The ThreatAggregator correlates incoming threats across all agents within a 5-minute sliding window with 24-hour data retention:
Correlation TypeDetection Logic
Source IPSame IP targeting 2+ agents indicates lateral movement or mass scanning
Malware hashSame file hash on 2+ agents indicates worm propagation
Attack patternSame MITRE technique on 2+ agents indicates coordinated campaign
When a cross-agent pattern is detected, the Manager pushes emergency policies to all affected agents.

Phase 4: Policy Polling

Agents poll GET /api/policy/agent/:id every 5 minutes to check for policy updates.
ParameterValue
Poll intervalEvery 5 minutes
MechanismAgent sends its current policy version, Manager responds with new policy or 304 (no change)
Agent (v2) ──> GET /api/policy/agent/:id ──> Manager
                                               |
                               version=3? ──> Return new policy
                               version=2? ──> Return 304 (no change)
Policy changes can adjust:
  • Action thresholds (auto-respond confidence level)
  • IP blocklists (fleet-wide blocks)
  • Alerting rules and notification preferences
  • Monitor configuration
See Policy Engine for policy format and distribution details.

Phase 5: Deregistration

When a Guard agent is stopped cleanly, it sends DELETE /api/agents/:id:
panguard guard stop
The Manager marks the agent as offline and retains its registration data.

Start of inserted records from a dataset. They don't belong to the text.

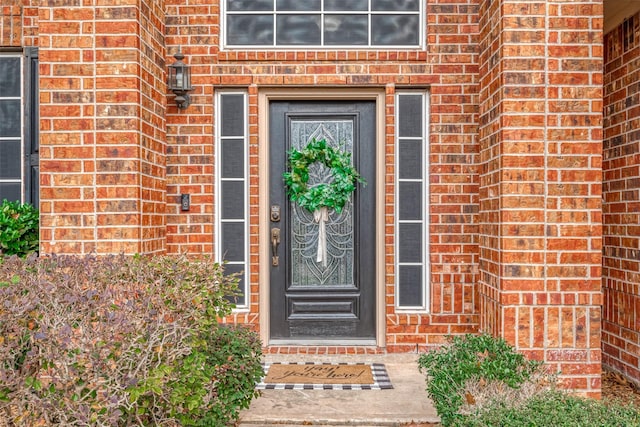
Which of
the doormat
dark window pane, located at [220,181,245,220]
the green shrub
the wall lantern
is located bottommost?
the doormat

If the agent reconnects later, it resumes with its existing identity.

Forced Removal

To permanently remove an agent from the registry:
panguard manager agents remove --machine-id srv-01
If an agent crashes or loses network connectivity, it cannot send a deregistration request. The Manager detects this through missed heartbeats and marks the agent as stale after 90 seconds.